The agile value stream mapping oxymoron
by Alan Cyment

So I decided to read about Lean and grabbed a copy of Lean Software
Development, by the Poppendiecks. I’d heard so many times about Value
Streaming Mapping that I reckoned it must be good stuff. And so I read
about it. There goes quite brief a summary:
- Analyze your current software development process
- Write it down in a linear/sequential way, considering the average duration of each step
- For each step, decide the ratio of wasteful to productive time
- Productive: adds value to the customer – Wasteful: it does not
I don’t like it. At all. It simply feels awkward, at least
for a Scrum team. Or simply unrealistic. How can a Scrum team write
down their current development process on a piece of paper? It just doesn’t make sense. Scrum is about empirically designing product and process.
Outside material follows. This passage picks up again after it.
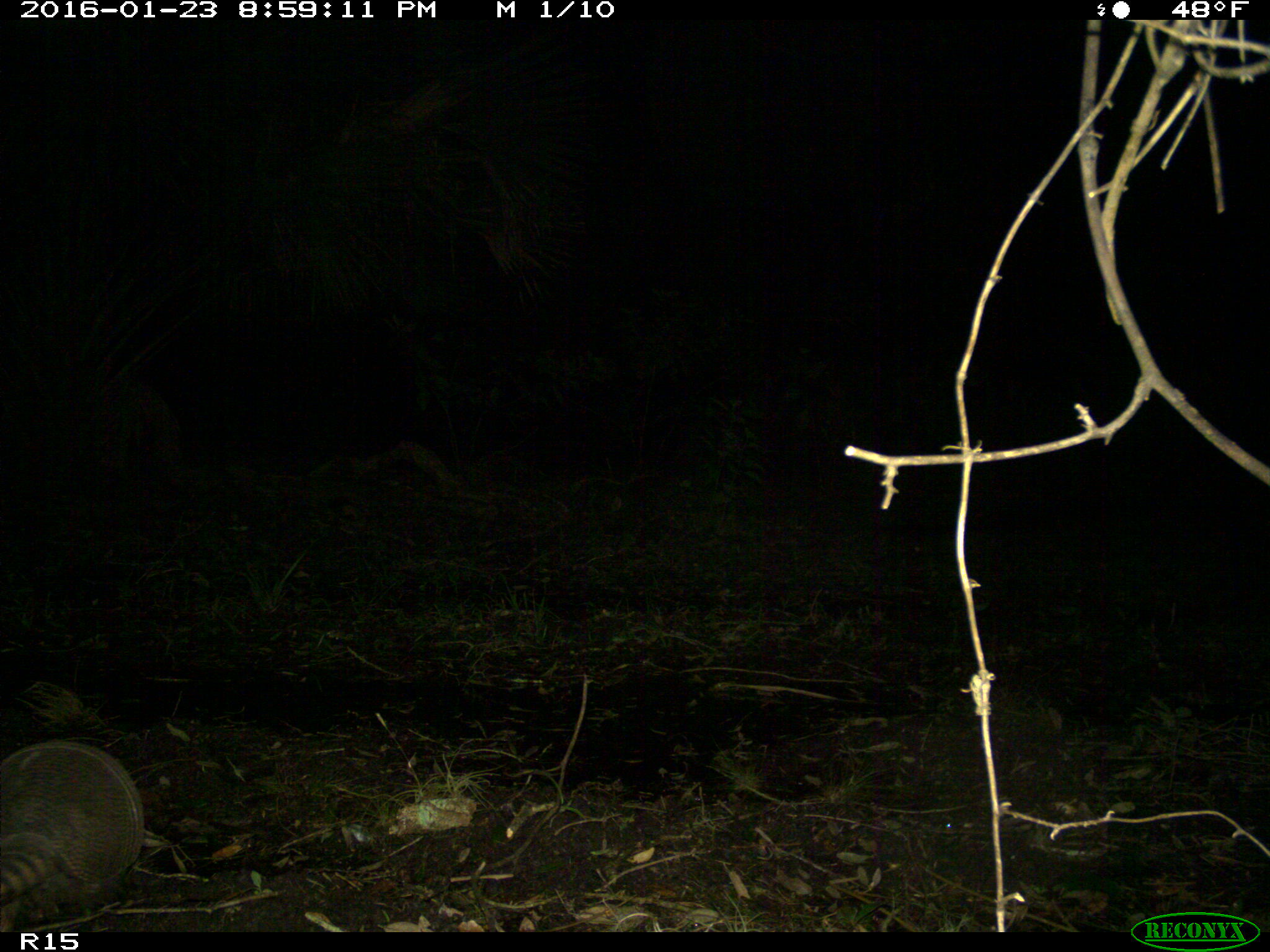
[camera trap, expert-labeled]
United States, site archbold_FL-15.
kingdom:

Yes, process must be optimized. Yes, it’s fine to try and find waste,
so that you can eliminate it. Yes, you can write down what you did ,
especially if writing it down helps you find useless steps. But it is
simply nonsense to ask a Scrum team to describe the process they
follow every time they develop software. The whole point of this thing
game we play is that we will adapt our process on the go.
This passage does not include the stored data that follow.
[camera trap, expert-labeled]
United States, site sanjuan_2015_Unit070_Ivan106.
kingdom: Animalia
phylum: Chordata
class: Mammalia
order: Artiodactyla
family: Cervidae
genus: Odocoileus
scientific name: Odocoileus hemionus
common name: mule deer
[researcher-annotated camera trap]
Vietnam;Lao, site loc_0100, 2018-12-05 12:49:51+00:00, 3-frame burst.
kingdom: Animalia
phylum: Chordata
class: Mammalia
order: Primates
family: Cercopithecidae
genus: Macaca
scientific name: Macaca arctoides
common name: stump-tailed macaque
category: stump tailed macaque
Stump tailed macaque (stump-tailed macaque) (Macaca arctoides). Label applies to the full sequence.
Value stream mapping sounds cool for factories, but not so cool for consulting. Perhaps it is useful for software factories. Or perhaps software factories is yet another oxymoron.
Comments
yep.
Nicely written … although, I would like to have seen a more robust argument than “awkward” and “unrealistic”.
I think you get to the heart of the problem in the last paragraph especially the last sentence: “Or perhaps software factories is yet another oxymoron.”
I couldn’t agree more! =)
How does the team decide what to adapt next?
I think this stuff appeals to methodology junkies a little too much to trust it. We’ve been down the methodology path before.
I saw the Toyota Production System in action and thought it was very cool. We can all learn something from the principles behind it. But co-opting specific TPS *practices* and overloading the language might be taking it too far.
–mj (who could be wrong)
Hi
What if you’re not doing Scrum?
And if you are doing Scrum,
* What happens before the Sprint? How is the backlog created?
* What happens after the Sprint? How does the product get released?
Value Stream Mapping may help answer these questions.
Karl
“But it is simply nonsense to ask a Scrum team to describe the process they
follow every time they develop software. The whole point of this thing
game we play is that we will adapt our process on the go.”
I think you’re trying to map the wrong things. You’re thinking about your development team as the factory, and that isn’t right.
When you’re writing code you are building a factory, and that is what you should be mapping.
When somebody uses your code, they use it for a reason. They are looking to obtain some value. That is the value stream you want to map.
What goal does the user want to achieve? What actions must they perform to achieve that goal? Of those actions, what adds value and what is waste.
UI people have been doing this for ages, with the Gulf of Execution and the Gulf of evalution. http://www.interaction-design.org/encyclopedia/gulf_of_evaluation_and_gulf_of_execution.html
@Karl I find you everywhere
> How is the backlog created?
a backlog isn’t ‘created’, that’s the point — it is creatING, it is an ongoing process also based on empirical feedback. A backlog is a living list and is never finished until we kill (or more kindly, retire) the product.
> How does the product get released?
Again, maybe this is just the wrong question. Theoretically, “done” software can be released at any time, so planning big-bang releases may not be necessary, and the release is simply part of the work we do to get to “done”.
By continuing to think in manufacturing metaphors we will continue to bind our thinking to manufacturing practices. Think differently.
@Tobias Because I’m following you
Re: Backlog. My understanding of Scrum is that the input to Sprint Planning is a set of well defined/understood Product Backlog Items. If so, how do those PBI get defined/understood. I agree its ongoing, but its still something that needs to happen and thus its useful for it to be transparent.
Re: Releasing. Who mentioned big bang releases? I prefer to release per feature. Not every Scrum team can, or has to, release as part of the Sprint. When they can’t, or don’t, then its useful to have that work transparent.
@Karl — but where does this idea come from that these things are not transparent? Transparency is a foundational value of Scrum, and the task board is one tool –a particularly good tool– for realizing that.